Page:

━━━━━━

Mizuho raised Nextpower’s price target to $112 from $90 while keeping a Neutral rating, but still prefers First Solar as its top pick with an Outperform rating and Shoals as the second choice. The note highlights First Solar’s domestic manufacturing, tariff tailwinds and earnings visibility, while calling Nextpower, Array Technologies and Canadian Solar fairly valued. Separately, U.S. preliminary antidumping duties on solar imports from India, Indonesia and Laos were set at 123.04%, 35.17% and 22.46%, respectively, reinforcing the sector’s tariff-driven backdrop.

━━━━━━

Data provided:
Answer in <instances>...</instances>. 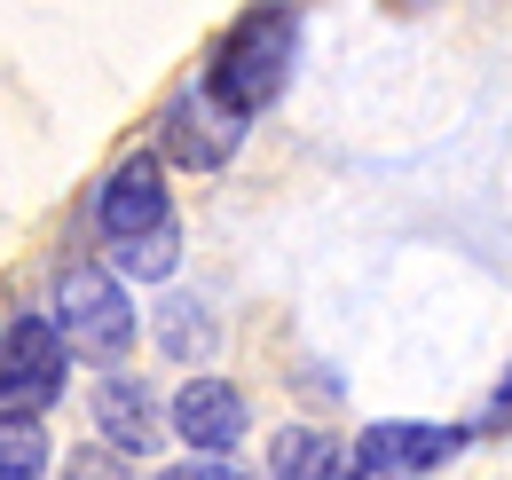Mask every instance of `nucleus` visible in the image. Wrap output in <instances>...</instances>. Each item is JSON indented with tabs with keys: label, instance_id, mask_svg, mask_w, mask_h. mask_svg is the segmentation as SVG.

━━━━━━

Short problem 1: In the text on solar stocks, what rating did Mizuho keep on Nextpower?
Short problem 2: From the text on solar stocks, reproduce the passage that begins with the words "Mizuho raised Nextpower’s" and ends with "sector’s tariff-driven backdrop.".

Exercise output 1: Neutral

Exercise output 2:
Mizuho raised Nextpower’s price target to $112 from $90 while keeping a Neutral rating, but still prefers First Solar as its top pick with an Outperform rating and Shoals as the second choice. The note highlights First Solar’s domestic manufacturing, tariff tailwinds and earnings visibility, while calling Nextpower, Array Technologies and Canadian Solar fairly valued. Separately, U.S. preliminary antidumping duties on solar imports from India, Indonesia and Laos were set at 123.04%, 35.17% and 22.46%, respectively, reinforcing the sector’s tariff-driven backdrop.